GOAL 1:
Please express the rows below as a Markdown table with two columns, Nr and Line, giving each line a number and leaving out blank lines. Begin at the line that has "Within this captured" and stop after the line that has "Examining the items".
— Start of DOCUMENT SEGMENT —
How to build Dodo Payments dashboards in Metabase
Dodo Payments is a merchant-of-record payments platform for digital products and SaaS — one-time payments, subscriptions, and payouts, with tax handled for you. Metabase is where you turn that into shared, trustworthy dashboards. This guide covers two complementary paths: a lightweight MCP + CLI route that pulls live data with the Dodo Payments MCP server and loads a CSV into Metabase with the Metabase CLI for quick analysis, and a durable pipeline route that syncs Dodo into a database for payment, MRR, and payout dashboards anyone can read.
How do you connect Dodo Payments to Metabase?
Most teams combine both routes: use the Dodo Payments MCP server and Metabase CLI route to pull live data and stand up a quick analysis, and the pipeline route for the revenue dashboards finance depends on.
Live data in, quick analysis out
Pair the Dodo Payments MCP server (to look up live payments, subscriptions, and payouts) with the Metabase CLI, whose upload command loads a CSV into Metabase as a ready-to-query table and model.
- Quick lookups like "which payments failed in the last 24 hours?"
- Loading a Dodo Payments CSV export into Metabase in seconds
- Spot-checks and one-off analyses without a warehouse
- Great for exploration, not governed revenue reporting
- Use a read-only Dodo API key so analysis can't trigger writes
- CSV uploads are snapshots — refresh or move to the pipeline for history
Durable dashboards with history
Sync Dodo Payments via its API and webhooks into a database, then point Metabase at it.
- Payment volume, net-revenue, and payout dashboards finance relies on
- MRR and churn for subscription products over time
- Joining payments with product usage and support data
- Requires a destination database and a sync to maintain
- As merchant of record, gross and net differ — model both
- Reconcile against the Dodo dashboard before anyone trusts the numbers
What can you analyze from Dodo Payments data in Metabase?
- Payment volume — gross processed volume and transaction count
- Net revenue — what lands after Dodo fees and tax (merchant of record)
- Success and failures — payment success rate and decline reasons
- MRR and churn — recurring revenue from subscription products
- Refunds and disputes — leakage and chargeback pressure
- Payouts and fees — settlement timing and cost of processing
Which Dodo Payments dashboards should you build in Metabase?
Payments & net revenue
Processed volume and what lands after fees and tax.
- Payment volume and count by day (line)
- Net revenue after Dodo fees and tax (line)
- Gross vs. net revenue by month (dual bar)
- Average transaction value (number)
Success & failures
How reliably payments go through.
- Payment success rate by day (line)
- Failed payments by reason (bar)
- Failures by country and method (table)
— End of DOCUMENT SEGMENT —
GOAL 2:
Answer these questions from the guide on Dodo Payments dashboards in Metabase.
(a) What does the Metabase CLI's upload command load a CSV into Metabase as?
(b) What kind of Dodo API key does the guide recommend for analysis?
(c) What chart type is listed for gross vs. net revenue by month?
— Start of EXTRACTED RECORDS —
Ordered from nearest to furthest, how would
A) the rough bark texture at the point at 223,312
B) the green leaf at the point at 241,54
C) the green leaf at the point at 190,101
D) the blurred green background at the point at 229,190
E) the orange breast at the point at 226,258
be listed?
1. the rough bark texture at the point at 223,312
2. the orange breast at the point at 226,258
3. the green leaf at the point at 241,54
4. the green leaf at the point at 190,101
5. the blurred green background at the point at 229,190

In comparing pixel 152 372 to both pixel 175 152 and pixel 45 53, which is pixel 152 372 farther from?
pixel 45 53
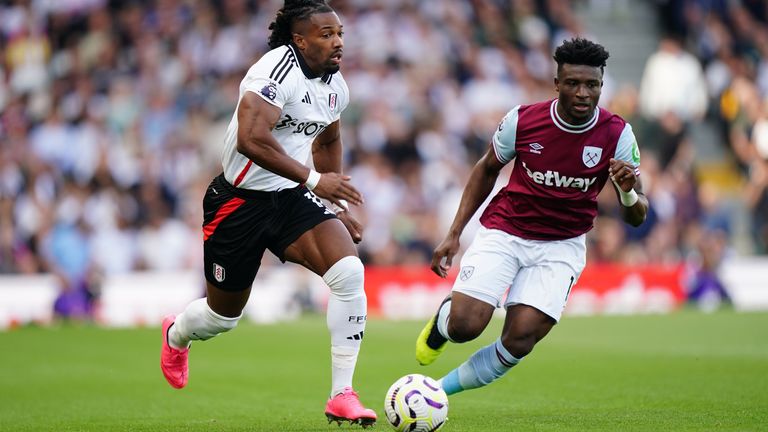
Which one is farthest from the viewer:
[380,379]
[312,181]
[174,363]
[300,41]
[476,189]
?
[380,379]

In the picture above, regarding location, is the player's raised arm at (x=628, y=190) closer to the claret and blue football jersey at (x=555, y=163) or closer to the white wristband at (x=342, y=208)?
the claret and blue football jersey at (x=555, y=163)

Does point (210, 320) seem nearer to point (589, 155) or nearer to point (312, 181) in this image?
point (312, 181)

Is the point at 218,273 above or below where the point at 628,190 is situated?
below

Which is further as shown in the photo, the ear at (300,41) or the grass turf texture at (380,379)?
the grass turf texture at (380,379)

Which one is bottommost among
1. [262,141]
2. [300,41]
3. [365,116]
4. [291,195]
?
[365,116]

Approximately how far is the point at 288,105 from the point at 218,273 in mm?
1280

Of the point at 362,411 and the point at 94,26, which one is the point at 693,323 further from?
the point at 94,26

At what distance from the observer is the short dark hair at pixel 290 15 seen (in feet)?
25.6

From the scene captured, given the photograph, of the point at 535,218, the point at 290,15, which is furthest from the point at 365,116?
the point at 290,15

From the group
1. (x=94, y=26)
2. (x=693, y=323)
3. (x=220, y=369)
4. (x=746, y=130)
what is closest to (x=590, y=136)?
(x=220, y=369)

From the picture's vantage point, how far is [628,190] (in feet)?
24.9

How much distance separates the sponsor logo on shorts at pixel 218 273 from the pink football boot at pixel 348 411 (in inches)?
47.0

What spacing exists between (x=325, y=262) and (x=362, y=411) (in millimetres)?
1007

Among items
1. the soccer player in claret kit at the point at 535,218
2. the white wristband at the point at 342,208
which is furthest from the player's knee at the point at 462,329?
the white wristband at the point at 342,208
— End of EXTRACTED RECORDS —
— Start of EXTRACTED RECORDS —
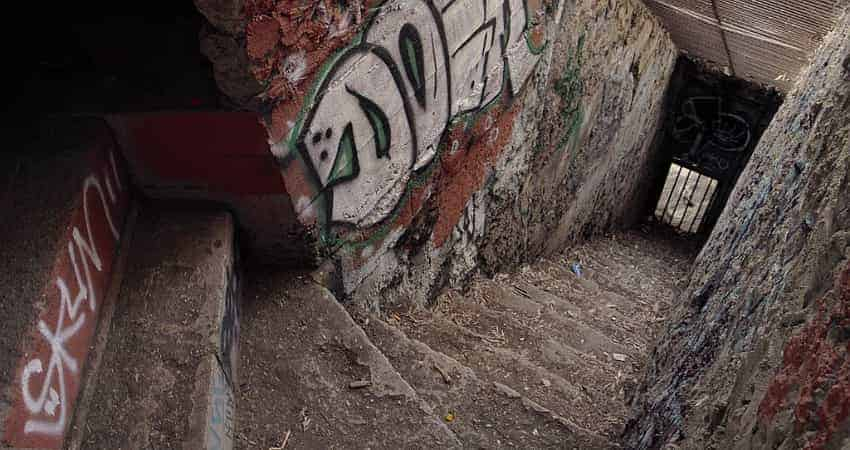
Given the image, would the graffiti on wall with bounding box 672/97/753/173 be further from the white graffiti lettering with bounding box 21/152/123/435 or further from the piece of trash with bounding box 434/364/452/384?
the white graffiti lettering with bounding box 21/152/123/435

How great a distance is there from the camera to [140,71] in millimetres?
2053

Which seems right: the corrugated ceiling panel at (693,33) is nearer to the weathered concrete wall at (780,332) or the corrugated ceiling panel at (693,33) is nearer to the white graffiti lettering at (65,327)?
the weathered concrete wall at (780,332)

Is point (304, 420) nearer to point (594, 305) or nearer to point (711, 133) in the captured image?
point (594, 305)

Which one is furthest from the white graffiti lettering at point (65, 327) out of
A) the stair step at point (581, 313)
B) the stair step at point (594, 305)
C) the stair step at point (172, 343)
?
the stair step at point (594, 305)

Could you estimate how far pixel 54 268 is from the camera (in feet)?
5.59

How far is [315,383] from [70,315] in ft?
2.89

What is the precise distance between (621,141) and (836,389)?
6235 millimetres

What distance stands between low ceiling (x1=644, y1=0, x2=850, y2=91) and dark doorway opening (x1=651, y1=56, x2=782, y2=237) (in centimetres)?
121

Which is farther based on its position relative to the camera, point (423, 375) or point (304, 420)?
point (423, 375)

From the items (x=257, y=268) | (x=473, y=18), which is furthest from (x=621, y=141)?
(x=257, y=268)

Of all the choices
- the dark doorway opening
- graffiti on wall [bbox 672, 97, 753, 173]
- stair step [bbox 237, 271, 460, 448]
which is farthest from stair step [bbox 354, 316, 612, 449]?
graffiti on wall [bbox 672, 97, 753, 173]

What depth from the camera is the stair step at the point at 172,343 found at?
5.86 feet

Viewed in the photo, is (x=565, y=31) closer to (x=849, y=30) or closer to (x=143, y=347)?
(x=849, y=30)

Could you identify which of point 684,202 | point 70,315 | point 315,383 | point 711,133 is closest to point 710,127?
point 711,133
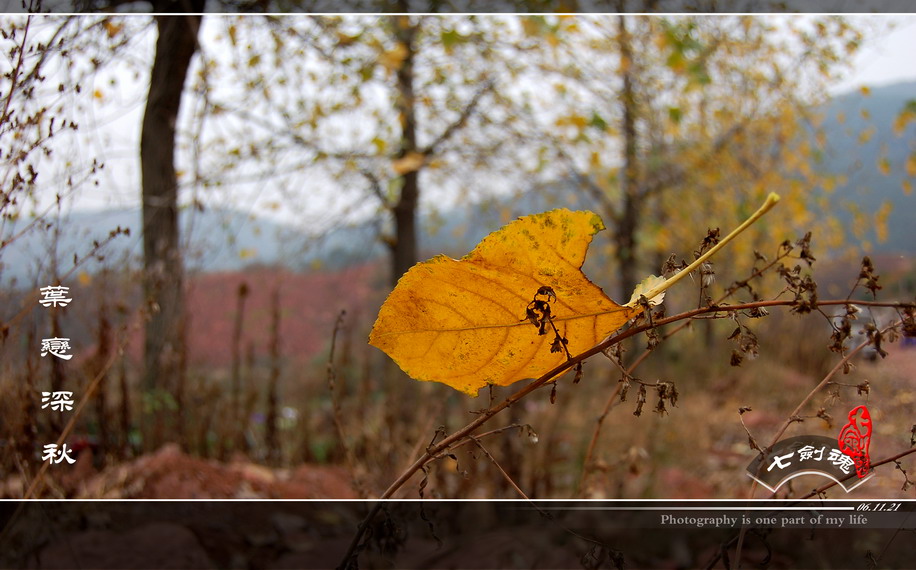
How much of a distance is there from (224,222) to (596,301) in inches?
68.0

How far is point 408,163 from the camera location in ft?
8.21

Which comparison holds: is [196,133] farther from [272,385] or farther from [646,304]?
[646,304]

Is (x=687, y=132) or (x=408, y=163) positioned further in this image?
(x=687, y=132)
— End of EXTRACTED RECORDS —
— Start of EXTRACTED RECORDS —
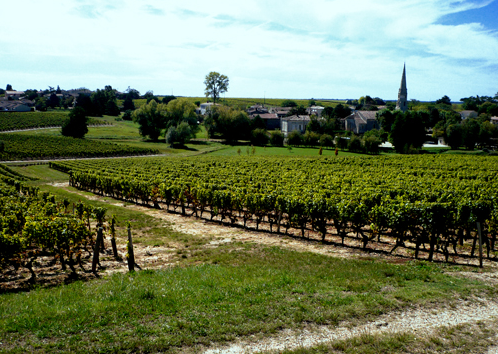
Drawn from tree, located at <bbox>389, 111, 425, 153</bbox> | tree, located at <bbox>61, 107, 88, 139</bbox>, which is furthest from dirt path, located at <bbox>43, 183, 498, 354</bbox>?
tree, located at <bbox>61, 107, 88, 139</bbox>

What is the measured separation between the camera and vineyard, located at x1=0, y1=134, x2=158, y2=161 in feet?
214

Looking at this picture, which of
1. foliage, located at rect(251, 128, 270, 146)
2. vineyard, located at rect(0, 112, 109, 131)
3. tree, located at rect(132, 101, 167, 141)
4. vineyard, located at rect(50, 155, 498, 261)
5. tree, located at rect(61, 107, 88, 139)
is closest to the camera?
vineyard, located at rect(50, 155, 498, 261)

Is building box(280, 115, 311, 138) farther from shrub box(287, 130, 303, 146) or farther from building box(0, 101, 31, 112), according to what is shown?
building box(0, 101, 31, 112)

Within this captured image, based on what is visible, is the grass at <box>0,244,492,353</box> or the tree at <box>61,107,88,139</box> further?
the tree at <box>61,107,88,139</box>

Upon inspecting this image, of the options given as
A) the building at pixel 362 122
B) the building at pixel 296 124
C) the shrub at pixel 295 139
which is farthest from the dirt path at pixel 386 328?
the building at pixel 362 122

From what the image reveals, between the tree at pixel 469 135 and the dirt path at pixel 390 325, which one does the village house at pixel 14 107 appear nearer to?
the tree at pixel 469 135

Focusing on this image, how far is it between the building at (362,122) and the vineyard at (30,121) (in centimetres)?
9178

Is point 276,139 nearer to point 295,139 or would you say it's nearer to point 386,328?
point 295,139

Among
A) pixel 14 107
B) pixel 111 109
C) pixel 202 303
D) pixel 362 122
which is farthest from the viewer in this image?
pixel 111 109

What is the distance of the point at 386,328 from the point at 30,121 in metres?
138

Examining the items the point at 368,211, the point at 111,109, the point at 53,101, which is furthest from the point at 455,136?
— End of EXTRACTED RECORDS —
CORRECT RESPONSE 1:
| Nr | Line |
|---|---|
| 1 | Within this captured image, based on what is visible, is the grass at <box>0,244,492,353</box> or the tree at <box>61,107,88,139</box> further? |
| 2 | the tree at <box>61,107,88,139</box> |
| 3 | Upon inspecting this image, of the options given as |
| 4 | A) the building at pixel 362 122 |
| 5 | B) the building at pixel 296 124 |
| 6 | C) the shrub at pixel 295 139 |
| 7 | which is farthest from the dirt path at pixel 386 328? |
| 8 | the building at pixel 362 122 |
| 9 | From what the image reveals, between the tree at pixel 469 135 and the dirt path at pixel 390 325, which one does the village house at pixel 14 107 appear nearer to? |
| 10 | the tree at pixel 469 135 |
| 11 | Focusing on this image, how far is it between the building at (362,122) and the vineyard at (30,121) (in centimetres)? |
| 12 | 9178 |
| 13 | Is point 276,139 nearer to point 295,139 or would you say it's nearer to point 386,328? |
| 14 | point 295,139 |
| 15 | Among |
| 16 | A) pixel 14 107 |
| 17 | B) pixel 111 109 |
| 18 | C) pixel 202 303 |
| 19 | D) pixel 362 122 |
| 20 | which is farthest from the viewer in this image? |
| 21 | pixel 111 109 |
| 22 | What is the distance of the point at 386,328 from the point at 30,121 in metres? |
| 23 | 138 |
| 24 | Examining the items the point at 368,211, the point at 111,109, the point at 53,101, which is furthest from the point at 455,136? |

CORRECT RESPONSE 2:
(a) A ready-to-query table and model.
(b) A read-only key.
(c) Dual bar.